→ TRY IT
Go to the line below containing "common name: guinea fowl" and print exactly from there through the line containing "common name: wallaby", both included. Print nothing else.

(Entries taken from a collection)
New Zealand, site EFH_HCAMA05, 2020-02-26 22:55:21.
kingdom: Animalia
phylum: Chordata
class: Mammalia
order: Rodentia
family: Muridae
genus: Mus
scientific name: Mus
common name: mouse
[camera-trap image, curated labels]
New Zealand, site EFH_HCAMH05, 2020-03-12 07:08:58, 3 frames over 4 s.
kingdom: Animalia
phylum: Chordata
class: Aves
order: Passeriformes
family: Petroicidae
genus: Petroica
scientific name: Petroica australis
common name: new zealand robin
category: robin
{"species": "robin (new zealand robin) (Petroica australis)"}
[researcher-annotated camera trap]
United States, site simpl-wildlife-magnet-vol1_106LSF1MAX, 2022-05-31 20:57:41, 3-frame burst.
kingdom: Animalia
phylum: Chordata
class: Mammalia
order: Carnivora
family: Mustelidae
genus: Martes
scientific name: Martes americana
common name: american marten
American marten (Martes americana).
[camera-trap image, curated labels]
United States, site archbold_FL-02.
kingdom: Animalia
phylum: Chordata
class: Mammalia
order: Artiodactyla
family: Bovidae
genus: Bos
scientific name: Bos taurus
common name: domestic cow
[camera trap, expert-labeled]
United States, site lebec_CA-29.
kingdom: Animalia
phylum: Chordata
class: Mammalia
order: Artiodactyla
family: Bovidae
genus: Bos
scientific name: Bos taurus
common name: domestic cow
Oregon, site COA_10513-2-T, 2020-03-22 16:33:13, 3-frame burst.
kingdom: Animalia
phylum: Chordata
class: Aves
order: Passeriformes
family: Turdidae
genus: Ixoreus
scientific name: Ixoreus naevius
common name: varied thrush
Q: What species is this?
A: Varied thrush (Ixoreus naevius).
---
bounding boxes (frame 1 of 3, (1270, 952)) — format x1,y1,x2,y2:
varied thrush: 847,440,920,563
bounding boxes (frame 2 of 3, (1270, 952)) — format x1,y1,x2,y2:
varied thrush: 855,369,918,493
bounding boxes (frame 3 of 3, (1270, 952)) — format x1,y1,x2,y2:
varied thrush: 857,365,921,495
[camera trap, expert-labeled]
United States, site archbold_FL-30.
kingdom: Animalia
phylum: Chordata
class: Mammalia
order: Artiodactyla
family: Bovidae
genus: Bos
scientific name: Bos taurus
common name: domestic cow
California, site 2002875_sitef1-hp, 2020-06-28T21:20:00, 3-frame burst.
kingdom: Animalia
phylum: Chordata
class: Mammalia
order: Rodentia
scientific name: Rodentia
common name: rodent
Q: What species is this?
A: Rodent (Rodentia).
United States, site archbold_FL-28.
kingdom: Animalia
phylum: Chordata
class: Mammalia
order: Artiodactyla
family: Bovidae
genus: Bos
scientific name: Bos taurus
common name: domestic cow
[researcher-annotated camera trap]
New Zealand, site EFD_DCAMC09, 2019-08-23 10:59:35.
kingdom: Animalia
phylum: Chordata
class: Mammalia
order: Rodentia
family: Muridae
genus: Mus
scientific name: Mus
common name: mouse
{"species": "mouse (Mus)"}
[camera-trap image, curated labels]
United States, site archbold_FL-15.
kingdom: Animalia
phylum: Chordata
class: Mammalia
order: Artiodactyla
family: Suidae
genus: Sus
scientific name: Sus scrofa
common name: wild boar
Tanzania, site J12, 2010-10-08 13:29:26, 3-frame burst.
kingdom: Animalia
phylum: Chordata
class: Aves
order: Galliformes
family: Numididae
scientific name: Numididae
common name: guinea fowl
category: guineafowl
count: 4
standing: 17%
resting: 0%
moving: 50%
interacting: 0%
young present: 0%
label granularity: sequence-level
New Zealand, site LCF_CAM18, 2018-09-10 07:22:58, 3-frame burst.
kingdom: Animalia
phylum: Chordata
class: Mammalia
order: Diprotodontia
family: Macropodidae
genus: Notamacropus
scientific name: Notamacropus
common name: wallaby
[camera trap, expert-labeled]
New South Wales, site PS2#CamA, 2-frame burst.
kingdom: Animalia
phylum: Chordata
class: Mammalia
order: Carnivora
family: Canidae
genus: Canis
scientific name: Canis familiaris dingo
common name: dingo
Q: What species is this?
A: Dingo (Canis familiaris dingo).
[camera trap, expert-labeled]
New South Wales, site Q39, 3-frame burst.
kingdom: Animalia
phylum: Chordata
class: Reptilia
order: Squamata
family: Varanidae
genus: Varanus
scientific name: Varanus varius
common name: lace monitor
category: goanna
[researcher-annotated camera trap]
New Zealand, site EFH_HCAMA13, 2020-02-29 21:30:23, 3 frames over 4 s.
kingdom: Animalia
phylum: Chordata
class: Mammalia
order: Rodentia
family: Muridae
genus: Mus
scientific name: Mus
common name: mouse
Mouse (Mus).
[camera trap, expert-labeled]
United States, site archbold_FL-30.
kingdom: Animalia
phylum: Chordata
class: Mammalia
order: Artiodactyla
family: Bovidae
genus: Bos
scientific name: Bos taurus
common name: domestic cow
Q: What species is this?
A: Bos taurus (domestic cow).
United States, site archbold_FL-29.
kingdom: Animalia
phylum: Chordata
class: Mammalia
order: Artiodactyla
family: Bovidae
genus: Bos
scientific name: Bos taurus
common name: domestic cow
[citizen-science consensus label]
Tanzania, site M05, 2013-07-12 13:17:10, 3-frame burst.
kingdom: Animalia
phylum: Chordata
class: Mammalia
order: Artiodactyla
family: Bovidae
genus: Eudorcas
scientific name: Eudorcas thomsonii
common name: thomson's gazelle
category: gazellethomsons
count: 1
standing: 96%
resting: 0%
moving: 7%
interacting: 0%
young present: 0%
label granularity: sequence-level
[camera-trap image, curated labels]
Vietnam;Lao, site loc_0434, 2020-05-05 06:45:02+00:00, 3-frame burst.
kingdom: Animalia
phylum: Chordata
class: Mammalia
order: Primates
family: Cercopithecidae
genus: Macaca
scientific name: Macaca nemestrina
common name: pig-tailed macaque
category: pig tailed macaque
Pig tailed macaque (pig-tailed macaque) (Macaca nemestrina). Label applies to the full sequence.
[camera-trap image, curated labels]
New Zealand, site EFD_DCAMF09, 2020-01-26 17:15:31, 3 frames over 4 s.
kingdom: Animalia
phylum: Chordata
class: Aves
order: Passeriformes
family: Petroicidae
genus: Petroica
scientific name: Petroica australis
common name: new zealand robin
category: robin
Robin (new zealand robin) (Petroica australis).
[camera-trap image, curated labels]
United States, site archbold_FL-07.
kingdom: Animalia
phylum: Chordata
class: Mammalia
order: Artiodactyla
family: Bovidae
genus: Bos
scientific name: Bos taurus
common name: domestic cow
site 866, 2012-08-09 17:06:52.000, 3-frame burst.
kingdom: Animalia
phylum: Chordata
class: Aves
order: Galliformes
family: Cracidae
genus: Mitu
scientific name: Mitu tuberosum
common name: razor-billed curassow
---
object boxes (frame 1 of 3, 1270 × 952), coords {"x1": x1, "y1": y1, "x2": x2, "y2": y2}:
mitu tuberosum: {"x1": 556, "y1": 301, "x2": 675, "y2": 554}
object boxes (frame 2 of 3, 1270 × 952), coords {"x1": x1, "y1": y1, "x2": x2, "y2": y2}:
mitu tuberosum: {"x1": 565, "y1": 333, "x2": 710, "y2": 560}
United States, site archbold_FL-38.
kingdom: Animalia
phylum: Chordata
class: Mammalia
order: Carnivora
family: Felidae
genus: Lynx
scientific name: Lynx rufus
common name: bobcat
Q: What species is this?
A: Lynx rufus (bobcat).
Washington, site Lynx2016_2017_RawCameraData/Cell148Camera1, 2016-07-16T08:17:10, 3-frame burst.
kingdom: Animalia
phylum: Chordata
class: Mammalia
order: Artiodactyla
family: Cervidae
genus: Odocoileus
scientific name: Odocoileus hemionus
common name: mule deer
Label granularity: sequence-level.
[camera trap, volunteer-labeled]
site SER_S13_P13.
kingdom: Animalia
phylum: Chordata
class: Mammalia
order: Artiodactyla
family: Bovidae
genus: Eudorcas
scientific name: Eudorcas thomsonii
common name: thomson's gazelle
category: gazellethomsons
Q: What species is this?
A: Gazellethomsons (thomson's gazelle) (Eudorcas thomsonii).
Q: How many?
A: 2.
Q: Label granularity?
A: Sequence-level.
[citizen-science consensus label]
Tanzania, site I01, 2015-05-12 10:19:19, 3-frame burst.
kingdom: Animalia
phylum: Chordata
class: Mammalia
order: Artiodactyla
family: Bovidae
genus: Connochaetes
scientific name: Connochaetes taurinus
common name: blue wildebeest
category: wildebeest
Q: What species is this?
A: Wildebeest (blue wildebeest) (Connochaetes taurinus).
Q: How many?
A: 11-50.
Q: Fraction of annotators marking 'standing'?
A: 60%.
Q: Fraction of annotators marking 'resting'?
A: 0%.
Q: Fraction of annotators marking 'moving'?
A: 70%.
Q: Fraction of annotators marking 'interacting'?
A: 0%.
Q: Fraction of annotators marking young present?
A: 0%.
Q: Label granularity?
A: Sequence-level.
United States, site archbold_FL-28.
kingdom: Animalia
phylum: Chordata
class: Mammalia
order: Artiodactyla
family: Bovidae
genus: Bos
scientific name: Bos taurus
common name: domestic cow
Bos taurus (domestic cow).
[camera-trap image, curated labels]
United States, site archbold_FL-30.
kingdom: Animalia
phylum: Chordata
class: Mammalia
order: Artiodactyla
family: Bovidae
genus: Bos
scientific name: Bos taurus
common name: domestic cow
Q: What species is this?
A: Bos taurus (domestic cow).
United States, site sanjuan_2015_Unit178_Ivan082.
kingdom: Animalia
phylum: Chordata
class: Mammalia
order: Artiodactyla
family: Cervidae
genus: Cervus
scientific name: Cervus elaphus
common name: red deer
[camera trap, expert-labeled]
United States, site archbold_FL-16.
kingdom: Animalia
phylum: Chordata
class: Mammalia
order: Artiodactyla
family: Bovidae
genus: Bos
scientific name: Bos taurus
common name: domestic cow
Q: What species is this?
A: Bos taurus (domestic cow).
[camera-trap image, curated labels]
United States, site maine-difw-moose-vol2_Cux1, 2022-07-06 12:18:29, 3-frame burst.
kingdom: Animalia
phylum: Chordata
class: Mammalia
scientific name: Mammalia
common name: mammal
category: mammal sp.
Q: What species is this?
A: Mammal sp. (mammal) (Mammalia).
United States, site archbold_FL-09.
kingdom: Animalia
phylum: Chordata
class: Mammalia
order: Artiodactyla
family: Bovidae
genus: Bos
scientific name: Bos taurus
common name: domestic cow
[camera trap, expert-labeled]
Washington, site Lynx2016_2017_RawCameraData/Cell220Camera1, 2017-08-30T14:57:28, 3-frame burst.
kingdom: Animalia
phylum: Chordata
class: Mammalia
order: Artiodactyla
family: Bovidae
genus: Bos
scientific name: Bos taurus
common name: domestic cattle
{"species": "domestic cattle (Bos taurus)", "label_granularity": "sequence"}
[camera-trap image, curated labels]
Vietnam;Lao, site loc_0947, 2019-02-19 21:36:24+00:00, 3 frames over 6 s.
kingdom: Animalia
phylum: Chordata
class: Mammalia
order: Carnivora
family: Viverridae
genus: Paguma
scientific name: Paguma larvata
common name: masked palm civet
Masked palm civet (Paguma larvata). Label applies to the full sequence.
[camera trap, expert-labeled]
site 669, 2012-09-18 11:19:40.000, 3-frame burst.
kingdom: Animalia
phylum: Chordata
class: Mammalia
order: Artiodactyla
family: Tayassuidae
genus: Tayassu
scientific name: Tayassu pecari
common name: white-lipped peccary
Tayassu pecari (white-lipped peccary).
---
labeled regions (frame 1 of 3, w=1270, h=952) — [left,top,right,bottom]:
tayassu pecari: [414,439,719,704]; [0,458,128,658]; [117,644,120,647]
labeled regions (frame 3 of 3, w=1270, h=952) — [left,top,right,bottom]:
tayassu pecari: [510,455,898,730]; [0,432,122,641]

→ SOLVED EXERCISE
common name: guinea fowl
category: guineafowl
count: 4
standing: 17%
resting: 0%
moving: 50%
interacting: 0%
young present: 0%
label granularity: sequence-level
New Zealand, site LCF_CAM18, 2018-09-10 07:22:58, 3-frame burst.
kingdom: Animalia
phylum: Chordata
class: Mammalia
order: Diprotodontia
family: Macropodidae
genus: Notamacropus
scientific name: Notamacropus
common name: wallaby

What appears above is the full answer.